それなりに付き合いの長いタオーネには彼女がトロイの暢気な調子にやりにくそうな苛立ちを垣間見せたことがわかったが、若者が気付くことはない。
にべもないネルケにそれ以上言っても無駄だと悟ったらしい新人の教育者は、彼女に言われた通りにしようとまたしてもタオーネのほうへ向き直った。
だが、すぐさま何やら困ったような顔をして、細い眼を泳がせる。
「ええっと……そうだな……その……」
トロイは言いにくそうに口籠ったが、ネルケの鋭い一瞥にはすぐさま気がついたらしい。
小さく苦笑すると、及び腰で自分が赴任してからのことを言葉に直した。
「……正直に言いますと、私はどうも殿下のお気に召さないらしくって……まだまともに授業をおこなったことがないんです……」
簡潔でわかりやすく、情けない内容にタオーネはむしろ同情したが、自身にも他者にも妥協を許さないネルケはそうではないようだった。

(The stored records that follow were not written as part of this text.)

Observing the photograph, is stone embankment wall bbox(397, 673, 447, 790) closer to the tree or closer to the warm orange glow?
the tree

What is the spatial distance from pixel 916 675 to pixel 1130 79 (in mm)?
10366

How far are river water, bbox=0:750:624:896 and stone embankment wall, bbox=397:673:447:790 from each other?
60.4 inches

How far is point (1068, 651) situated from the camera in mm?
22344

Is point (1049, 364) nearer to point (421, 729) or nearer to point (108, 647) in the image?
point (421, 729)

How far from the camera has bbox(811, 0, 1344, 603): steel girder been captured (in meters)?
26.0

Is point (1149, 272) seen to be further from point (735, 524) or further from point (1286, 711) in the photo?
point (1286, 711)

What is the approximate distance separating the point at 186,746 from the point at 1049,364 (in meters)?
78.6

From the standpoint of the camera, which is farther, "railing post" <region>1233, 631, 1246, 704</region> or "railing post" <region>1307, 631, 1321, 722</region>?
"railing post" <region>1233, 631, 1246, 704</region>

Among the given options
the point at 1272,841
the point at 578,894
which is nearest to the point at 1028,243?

彼女は一度嘆息し、声を抑える努力をしながらも言葉の端々に怒りと呆れを滲ませ、まくしたてた。
「それでも教育係ですか、あなたは。王子の気分が何ですか。教育係ならばそういった態度をたしなめ、厳格にあるべきでしょう」
「いやー……僕、怒ったり叱ったりってことが苦手で……。それにあの子に対して、慣れ親しんでいない相手が厳しく叱るというのは逆効果のような気もしますし……」
「何を甘いことを仰っているのです。第一、この大陸の王子に向かってあの子とは何ですか。王子には次期魔王たる自覚をもっていただかなければならないのですよ。あなたも王子の教育係としての自覚をなさい」
「はい……すみません……」
「すみませんではなく、申し訳ありませんと仰いなさい」
くどくどとたたみかけるようなネルケの説教に、今度はトロイがすっかり小さくなってしまっている。

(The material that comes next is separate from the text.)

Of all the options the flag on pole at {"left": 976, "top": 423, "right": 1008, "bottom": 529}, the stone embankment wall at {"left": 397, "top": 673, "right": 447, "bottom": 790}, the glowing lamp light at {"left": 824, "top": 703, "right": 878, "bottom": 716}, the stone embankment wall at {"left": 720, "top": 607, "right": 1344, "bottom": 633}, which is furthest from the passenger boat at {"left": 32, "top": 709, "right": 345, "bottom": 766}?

彼女がひとたび怒ると長くなることは周知の事実であるが、つい最近この城へ赴任してきたという彼には馴染みのない人種なのだろう。
何処か悠長さを感じさせる箱入り息子といった風体のトロイは、尻尾を自らの脚に絡め、しょんぼりとネルケの説教に身を晒している。
その姿を少し可哀想に思って、タオーネは助け舟を出そうとさりげなく厳しい言葉の嵐の合間に割って入った。

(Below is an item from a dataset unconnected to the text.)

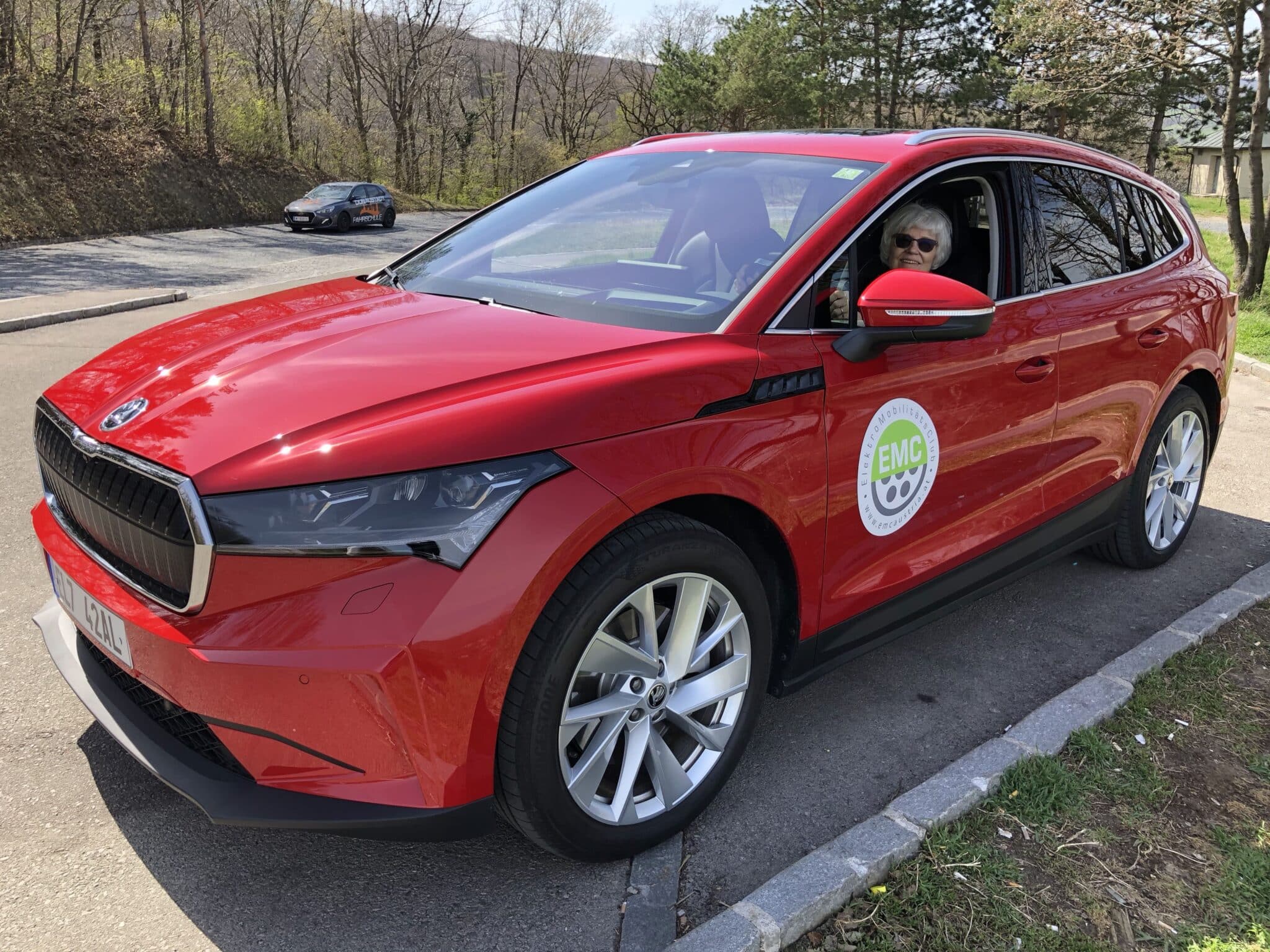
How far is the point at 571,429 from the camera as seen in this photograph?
85.3 inches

「授業についてはまた追々に話し合っていきましょう。まずは殿下にお会いしなければ、授業をつくることもできませんし……トロイ殿も赴任されたばかりで色々と勝手がわからないこともおありでしょう。私にできることがあったら遠慮なく仰ってください」
話題を引き受け、仕事の話に戻すと、真面目な労働者であるネルケも申し分ないというように口を閉じた。
すると、助け出されたことを理解したトロイが人懐っこい笑顔をタオーネへ向けた。
矢じりのような尻尾の先が天を向き、犬のそれのようにゆらゆらと揺れる。
「やっぱりタオーネさまは頼りになるお方ですね。僕、一緒に働く方がどんな人かなってちょっと心配だったんですけど、タオーネさまのような方で安心しました」
そう言う彼はやはり無邪気だ。
擦れたところがないトロイの様子はタオーネにとって好ましいものだったが、これでひどいわがまま者らしい王子の教育係が務まるのか少し不安にもなる。
それも含めて心配したシャルラハロートによって、自分も任命されたのだと己に言い含め、年長者としての覚悟を改めて定めた。
もとより期待はしていなかったのだ。
新しい職場の仲間とうまくやっていけそうなだけで大儲けといったところだろう。
そんなことを秘かに考えつつ、タオーネはまずはこの青年の話をゆっくりと聞いてみようと算段し、常日頃から忙しい友人に声をかけた。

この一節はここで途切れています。